The argument is that consumers are well used to the protections afforded by card schemes (what we in the UK call “Section 75” protection) and the unconditional ability to charge back transactions.
If I buy an airline ticket and the airline goes under before I fly, I get back my money and it’s someone else’s problem of getting the money back from the bankrupt company.
However, in many cases consumers just don’t need those protections because they have an expectation of redress from the merchant.
Here’s what I mean. I am flying to New York soon and my ticket was purchased in the most expensive way imaginable (for the airline) using a platinum cash back corporate card.
This means that British Airways paid through the nose to the issuer so that the issuer can reward me with their points.
You can see why the airline might prefer to have the money come from my bank account, bypassing the card networks, so that they can reward me directly with their own miles rather than have me rewarded with a rival airline’s miles, Amazon vouchers (which is what I always use my issuer points for) or anything else.
If they offered me triple miles to pay from my bank account, I would do it.
If the flight gets cancelled, I expect British Airways to find me an alternative: I have status, so I don’t need a credit card company to intermediate.
On the other hand, if I am buying a cheap ticket on a carrier I have never heard of, I will use my credit card even if offered triple miles, because I do not have a well-founded expectation of redress from.
Similarly, if I go and buy some meat at my local supermarket and the meat turns out to be off, I will take it back to the supermarket and they will exchange it for a fresh pack.
I don’t need an intermediary.
If I buy a sweater from Marks & Spencer and it has a hole in it, they will exchange it for a new one without a flaw. And so on.
Hence I predict that where customers have such an expectation of redress, they will switch to A2A.
The other key factor is rewards.
The management consultants McKinsey point to the consumers’ love of card rewards as the biggest challenge to American adoption of A2A.
The arguments about rewards have been going on for a long time.
Durbin pointed towards the European Union’s 0.3% interchange limit for credit cards as evidence that lower interchange does not kill off rewards, but those rewards are substantially higher in America, where the interchange fees that fund those rewards stand at more than $800 per household and the top six issuers spend around $67 billion per annum on rewards for consumers.

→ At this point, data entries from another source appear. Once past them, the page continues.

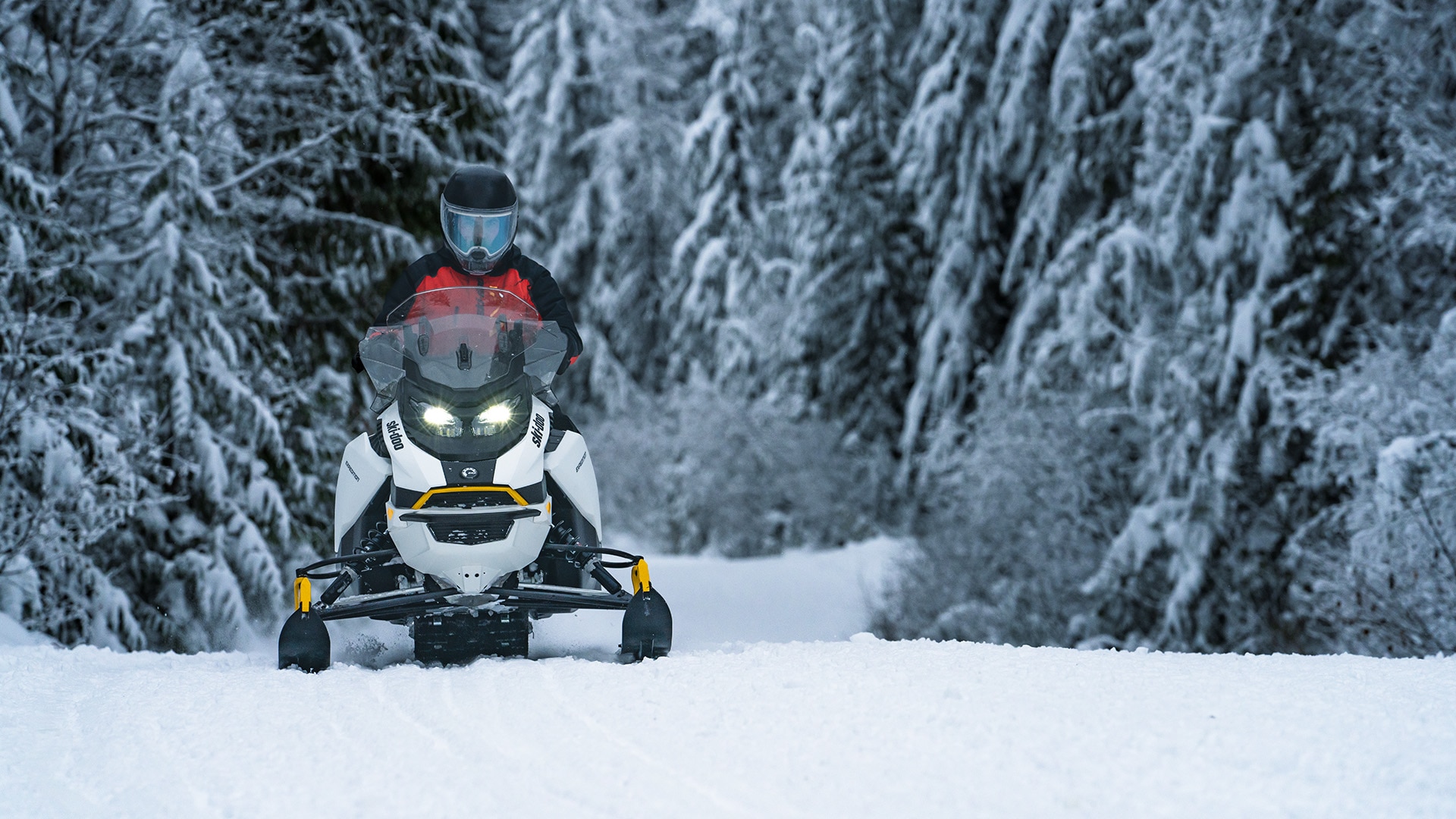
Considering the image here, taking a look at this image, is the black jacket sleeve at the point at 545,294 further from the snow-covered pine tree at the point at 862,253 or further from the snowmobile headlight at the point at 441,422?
the snow-covered pine tree at the point at 862,253

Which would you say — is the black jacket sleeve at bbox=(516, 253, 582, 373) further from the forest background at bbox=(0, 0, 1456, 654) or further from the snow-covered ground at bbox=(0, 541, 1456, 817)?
Answer: the forest background at bbox=(0, 0, 1456, 654)

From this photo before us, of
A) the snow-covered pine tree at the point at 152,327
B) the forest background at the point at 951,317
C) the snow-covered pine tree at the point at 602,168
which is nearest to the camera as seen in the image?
the snow-covered pine tree at the point at 152,327

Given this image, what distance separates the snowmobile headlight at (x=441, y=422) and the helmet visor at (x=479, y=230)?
3.07 feet

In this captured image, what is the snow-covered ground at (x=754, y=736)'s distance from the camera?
3.38m

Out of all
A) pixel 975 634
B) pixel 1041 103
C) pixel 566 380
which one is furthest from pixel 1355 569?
pixel 566 380

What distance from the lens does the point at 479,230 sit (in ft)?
20.2

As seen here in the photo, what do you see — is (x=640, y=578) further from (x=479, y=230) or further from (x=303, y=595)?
(x=479, y=230)

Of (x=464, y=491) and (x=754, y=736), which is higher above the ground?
(x=464, y=491)

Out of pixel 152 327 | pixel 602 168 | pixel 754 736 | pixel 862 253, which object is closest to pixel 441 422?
pixel 754 736

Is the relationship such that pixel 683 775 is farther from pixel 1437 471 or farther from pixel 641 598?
pixel 1437 471

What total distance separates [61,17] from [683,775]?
8550mm

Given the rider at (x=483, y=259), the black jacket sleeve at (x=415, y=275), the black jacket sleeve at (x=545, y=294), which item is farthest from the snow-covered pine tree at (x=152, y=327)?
the black jacket sleeve at (x=545, y=294)

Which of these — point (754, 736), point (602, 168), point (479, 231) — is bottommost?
point (754, 736)

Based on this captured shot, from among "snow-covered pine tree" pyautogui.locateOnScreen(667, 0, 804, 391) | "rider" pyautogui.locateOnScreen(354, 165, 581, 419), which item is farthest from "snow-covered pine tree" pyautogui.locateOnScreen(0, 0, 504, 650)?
"snow-covered pine tree" pyautogui.locateOnScreen(667, 0, 804, 391)
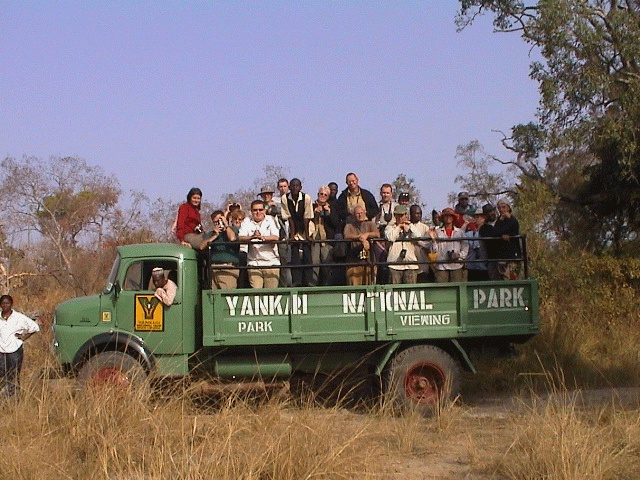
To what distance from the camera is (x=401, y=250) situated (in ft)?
35.7

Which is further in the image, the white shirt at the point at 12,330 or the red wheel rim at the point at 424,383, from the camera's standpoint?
the red wheel rim at the point at 424,383

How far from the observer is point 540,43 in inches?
758

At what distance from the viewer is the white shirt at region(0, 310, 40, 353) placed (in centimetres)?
1038

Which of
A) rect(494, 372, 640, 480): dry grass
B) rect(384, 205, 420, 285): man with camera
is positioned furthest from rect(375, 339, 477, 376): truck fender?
rect(494, 372, 640, 480): dry grass

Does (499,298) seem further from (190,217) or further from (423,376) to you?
(190,217)

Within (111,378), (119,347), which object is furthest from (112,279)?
(111,378)

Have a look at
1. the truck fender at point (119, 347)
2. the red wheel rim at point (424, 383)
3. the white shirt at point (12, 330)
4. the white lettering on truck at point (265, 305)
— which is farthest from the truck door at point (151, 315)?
the red wheel rim at point (424, 383)

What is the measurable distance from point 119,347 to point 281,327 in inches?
73.2

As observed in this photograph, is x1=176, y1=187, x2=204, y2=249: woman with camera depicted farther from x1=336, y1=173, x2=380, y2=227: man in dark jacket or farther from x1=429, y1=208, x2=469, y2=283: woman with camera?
x1=429, y1=208, x2=469, y2=283: woman with camera

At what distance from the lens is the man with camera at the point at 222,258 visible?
1041 centimetres

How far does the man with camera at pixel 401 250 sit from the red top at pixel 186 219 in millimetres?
2401

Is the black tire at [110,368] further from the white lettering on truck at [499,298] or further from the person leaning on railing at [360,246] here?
the white lettering on truck at [499,298]

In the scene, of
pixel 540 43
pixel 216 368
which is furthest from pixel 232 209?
pixel 540 43

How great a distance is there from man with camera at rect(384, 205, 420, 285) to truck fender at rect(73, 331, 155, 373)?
9.85ft
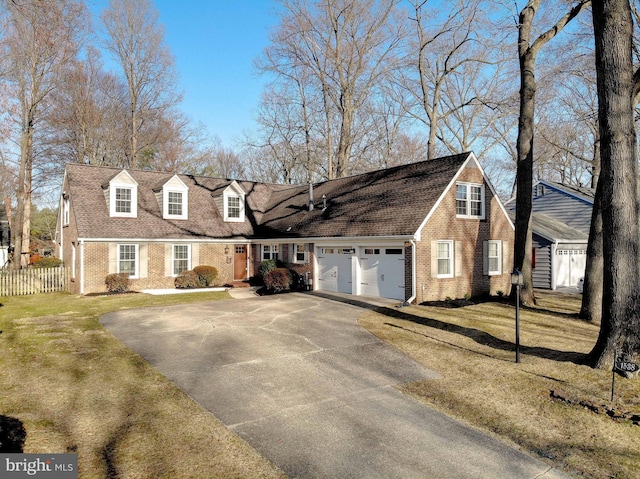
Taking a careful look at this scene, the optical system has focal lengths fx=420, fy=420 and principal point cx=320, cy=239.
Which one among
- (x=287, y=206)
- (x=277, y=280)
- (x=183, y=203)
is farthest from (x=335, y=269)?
(x=183, y=203)

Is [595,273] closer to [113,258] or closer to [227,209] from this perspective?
[227,209]

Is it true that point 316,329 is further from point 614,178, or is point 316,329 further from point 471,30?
point 471,30

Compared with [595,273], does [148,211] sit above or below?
above

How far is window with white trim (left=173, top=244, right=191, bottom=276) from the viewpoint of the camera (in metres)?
22.9

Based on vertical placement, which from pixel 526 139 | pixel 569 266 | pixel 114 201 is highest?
pixel 526 139

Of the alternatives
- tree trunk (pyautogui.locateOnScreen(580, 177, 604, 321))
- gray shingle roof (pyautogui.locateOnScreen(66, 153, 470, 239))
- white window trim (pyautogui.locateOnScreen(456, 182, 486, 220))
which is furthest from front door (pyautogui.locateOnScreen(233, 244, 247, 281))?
tree trunk (pyautogui.locateOnScreen(580, 177, 604, 321))

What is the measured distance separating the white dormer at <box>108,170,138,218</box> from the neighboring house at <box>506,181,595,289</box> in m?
22.7

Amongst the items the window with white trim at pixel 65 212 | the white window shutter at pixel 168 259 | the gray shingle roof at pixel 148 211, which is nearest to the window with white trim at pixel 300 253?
the gray shingle roof at pixel 148 211

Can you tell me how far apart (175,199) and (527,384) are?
21003 mm

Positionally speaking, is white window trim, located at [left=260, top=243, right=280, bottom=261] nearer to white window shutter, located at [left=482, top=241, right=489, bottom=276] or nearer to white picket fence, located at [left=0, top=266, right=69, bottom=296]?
white picket fence, located at [left=0, top=266, right=69, bottom=296]

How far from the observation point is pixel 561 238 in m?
23.9

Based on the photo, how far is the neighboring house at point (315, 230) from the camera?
17734mm

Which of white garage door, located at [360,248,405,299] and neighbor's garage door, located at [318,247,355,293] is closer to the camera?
white garage door, located at [360,248,405,299]
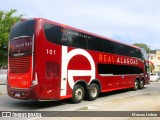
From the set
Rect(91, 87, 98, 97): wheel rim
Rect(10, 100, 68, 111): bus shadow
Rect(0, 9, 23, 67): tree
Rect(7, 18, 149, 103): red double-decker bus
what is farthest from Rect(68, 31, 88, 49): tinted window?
Rect(0, 9, 23, 67): tree

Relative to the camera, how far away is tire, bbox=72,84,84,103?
13.5 metres

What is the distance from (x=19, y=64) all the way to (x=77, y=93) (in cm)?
329

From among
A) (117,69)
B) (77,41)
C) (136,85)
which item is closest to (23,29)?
(77,41)

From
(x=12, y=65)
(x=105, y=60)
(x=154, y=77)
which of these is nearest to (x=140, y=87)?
(x=105, y=60)

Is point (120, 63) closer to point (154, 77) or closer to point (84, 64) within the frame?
point (84, 64)

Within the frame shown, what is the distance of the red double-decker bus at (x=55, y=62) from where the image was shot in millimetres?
11680

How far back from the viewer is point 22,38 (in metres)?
12.2

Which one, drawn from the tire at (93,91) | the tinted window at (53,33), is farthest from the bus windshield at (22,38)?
the tire at (93,91)

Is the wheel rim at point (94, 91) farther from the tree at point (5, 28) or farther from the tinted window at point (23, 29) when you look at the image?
the tree at point (5, 28)

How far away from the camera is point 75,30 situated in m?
14.0

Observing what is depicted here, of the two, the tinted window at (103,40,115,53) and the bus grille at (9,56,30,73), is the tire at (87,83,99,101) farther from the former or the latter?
the bus grille at (9,56,30,73)

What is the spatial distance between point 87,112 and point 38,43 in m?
3.50

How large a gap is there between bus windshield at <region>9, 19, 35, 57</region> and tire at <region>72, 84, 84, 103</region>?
3.14m

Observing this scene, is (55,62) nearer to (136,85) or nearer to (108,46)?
(108,46)
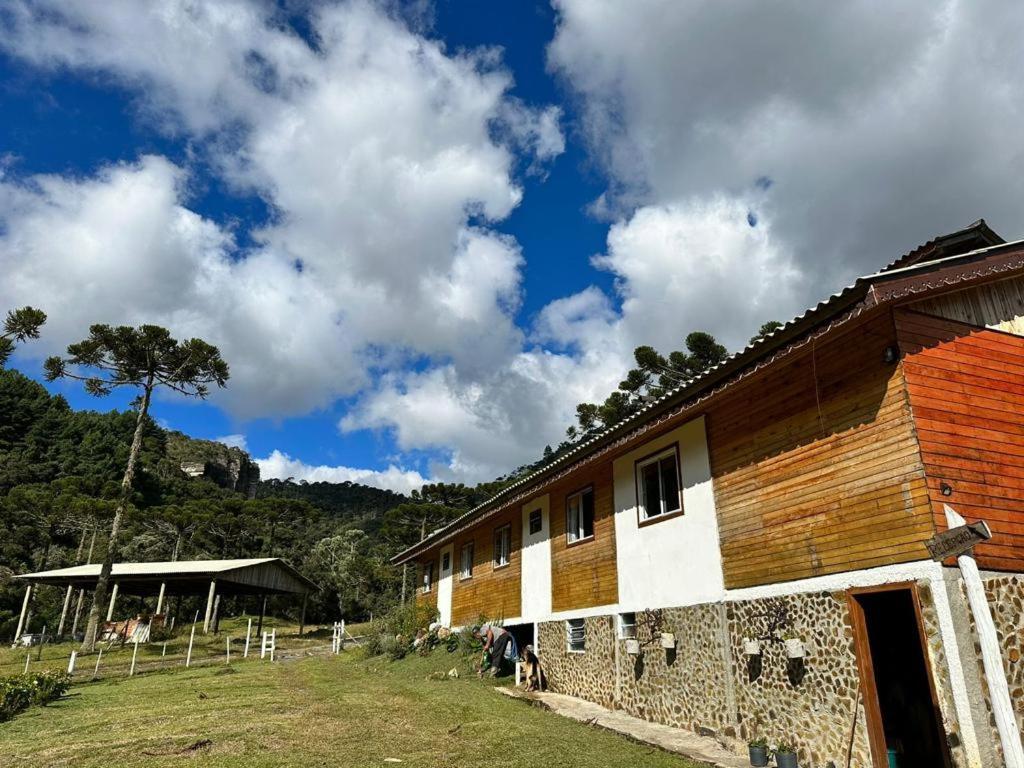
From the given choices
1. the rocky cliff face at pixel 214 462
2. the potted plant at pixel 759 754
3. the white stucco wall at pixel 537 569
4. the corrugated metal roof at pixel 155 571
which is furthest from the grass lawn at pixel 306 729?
the rocky cliff face at pixel 214 462

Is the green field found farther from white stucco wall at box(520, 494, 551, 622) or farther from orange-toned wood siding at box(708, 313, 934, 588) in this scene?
orange-toned wood siding at box(708, 313, 934, 588)

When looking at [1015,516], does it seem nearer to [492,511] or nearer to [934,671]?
[934,671]

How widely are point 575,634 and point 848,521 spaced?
8154 millimetres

There’s another aspect to that rewards issue that is worth noting. As “The Points Guy” says, someone is subsidising the habit. In the case of my British Airways co-brand, for example, it is other customers.
A 2022 Federal Reserve paper estimates that in the US, credit card rewards induce an aggregate annual redistribution of over $15 billion “from less to more educated, poorer to richer, and high to low minority areas”.
In short, well-off cardholders typically earn money with the use of reward cards while less well-off cardholders lose out.
If merchants were to move their loyal and high-spending customers away from cards, they and the customers could benefit.
But how?
An example might be through Open Banking and what we in the UK call Variable Recurring Payments (VRPs).
VRPs enables organisations to collect payments from a customer on a recurring basis, without asking for permission each time. VRPs are a great payment option when there’s a need for increased speed, transparency, and control, as they provide instant payment confirmation.
(There’s a win-win here. In a YouGov survey of Brits, more than half of the respondents said they would sign up for more subscriptions if they had one easy way to cancel them as with a VRP.)
As VRP and request-to-pay (R2P) services evolve, merchants will undoubtedly start to shift volume in their direction.
Forrester expect the number of consumers using open banking services in the UK to treble of the next five years and for payments driven by open banking to account for a tenth of all electronic payments by 2027, with growth powered by VRPs.
If merchants develop their strategies to integrate VRP/R2P into their apps, Bain’s forecast of peak card in 2029 might actually turn out to be conservative.